> [DOCUMENT SECTION]:
● ● ● ● ●

We'll join the train and test set together but add a separate column identifying the set. This is important because we are going to want to apply the same exact procedures to each dataset. It's safest to just join them together and treat them as a single dataframe. Later we can separate out the training and testing data using `train = app[app["TARGET"].notnull()]` and `test = app[app["TARGET"].isnull()]`

In [3]:
# Add identifying column
app_train['set'] = 'train'
app_test['set'] = 'test'
app_test["TARGET"] = np.nan

# Append the dataframes
app = app_train.append(app_test, ignore_index = True, sort = True)

# Featuretools Basics

[Featuretools](https://docs.featuretools.com/#minute-quick-start) is an open-source Python library for automatically creating features out of a set of related tables using a technique called [deep feature synthesis](http://www.jmaxkanter.com/static/papers/DSAA_DSM_2015.pdf). Automated feature engineering, like many topics in machine learning, is a complex subject built upon a foundation of simpler ideas. By going through these ideas one at a time, we can build up our understanding of how featuretools which will later allow for us to get the most out of it.

● ● ● ● ●

> [WRITTEN PROBLEM 1]:
Answer these questions using the notebook excerpt above:
(a) What value is assigned to the "TARGET" column of app_test?
(b) What technique does Featuretools use to create features from a set of related tables?
(c) What is the name of the dataframe that holds the appended train and test data?
> [WRITTEN PROBLEM 2]: Reproduce the notebook excerpt above word for word, everything from "We'll join the" down to "sort = True)".

● ● ● ● ●

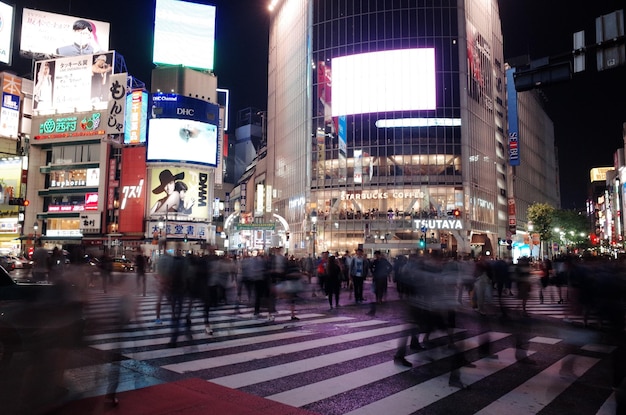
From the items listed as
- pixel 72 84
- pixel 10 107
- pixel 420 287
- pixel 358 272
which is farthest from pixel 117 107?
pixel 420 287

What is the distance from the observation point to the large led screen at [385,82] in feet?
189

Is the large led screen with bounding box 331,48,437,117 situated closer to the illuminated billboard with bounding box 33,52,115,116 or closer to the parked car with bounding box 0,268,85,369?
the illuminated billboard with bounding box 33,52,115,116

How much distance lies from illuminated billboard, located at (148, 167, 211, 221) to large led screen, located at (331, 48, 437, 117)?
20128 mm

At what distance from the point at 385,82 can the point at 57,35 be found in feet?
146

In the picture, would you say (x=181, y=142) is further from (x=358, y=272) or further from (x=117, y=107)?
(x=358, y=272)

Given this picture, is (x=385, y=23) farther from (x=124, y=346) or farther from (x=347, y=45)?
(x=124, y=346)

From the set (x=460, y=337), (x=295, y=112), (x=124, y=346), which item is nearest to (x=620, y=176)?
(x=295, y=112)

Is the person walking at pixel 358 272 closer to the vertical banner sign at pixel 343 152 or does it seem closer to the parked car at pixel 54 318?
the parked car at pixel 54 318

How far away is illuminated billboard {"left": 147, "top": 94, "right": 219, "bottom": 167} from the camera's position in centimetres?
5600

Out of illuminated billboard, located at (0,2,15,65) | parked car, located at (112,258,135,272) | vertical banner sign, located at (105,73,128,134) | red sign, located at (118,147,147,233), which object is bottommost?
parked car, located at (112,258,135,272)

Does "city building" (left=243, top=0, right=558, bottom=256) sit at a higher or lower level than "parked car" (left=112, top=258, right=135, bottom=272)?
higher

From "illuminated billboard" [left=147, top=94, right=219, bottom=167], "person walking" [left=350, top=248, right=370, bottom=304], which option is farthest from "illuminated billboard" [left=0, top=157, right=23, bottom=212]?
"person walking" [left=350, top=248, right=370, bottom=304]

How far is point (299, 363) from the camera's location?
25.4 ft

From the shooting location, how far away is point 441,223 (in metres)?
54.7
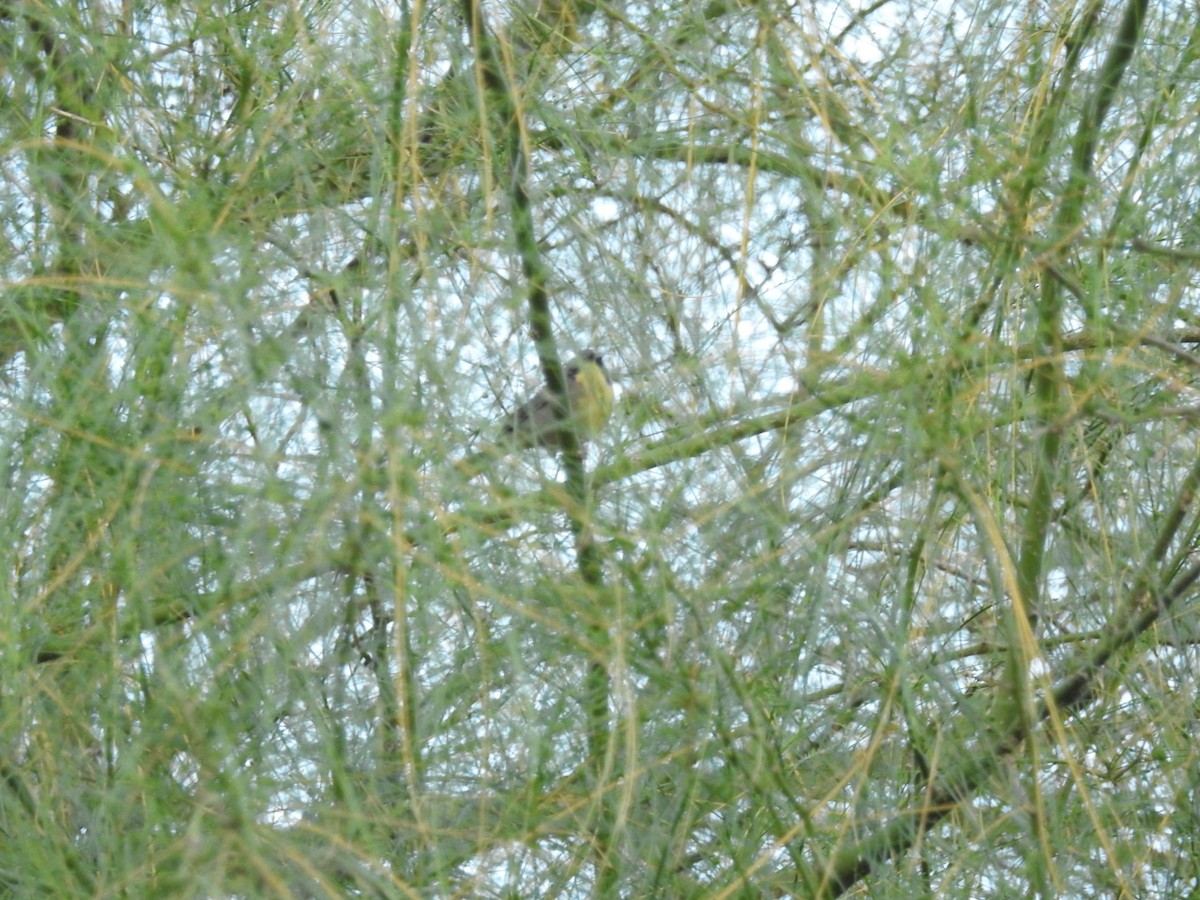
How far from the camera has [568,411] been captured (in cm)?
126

● ● ● ● ●

> [WRITTEN RESPONSE 1]:
(a) np.nan
(b) Deep feature synthesis
(c) app

> [WRITTEN RESPONSE 2]:
We'll join the train and test set together but add a separate column identifying the set. This is important because we are going to want to apply the same exact procedures to each dataset. It's safest to just join them together and treat them as a single dataframe. Later we can separate out the training and testing data using `train = app[app["TARGET"].notnull()]` and `test = app[app["TARGET"].isnull()]`

In [3]:
# Add identifying column
app_train['set'] = 'train'
app_test['set'] = 'test'
app_test["TARGET"] = np.nan

# Append the dataframes
app = app_train.append(app_test, ignore_index = True, sort = True)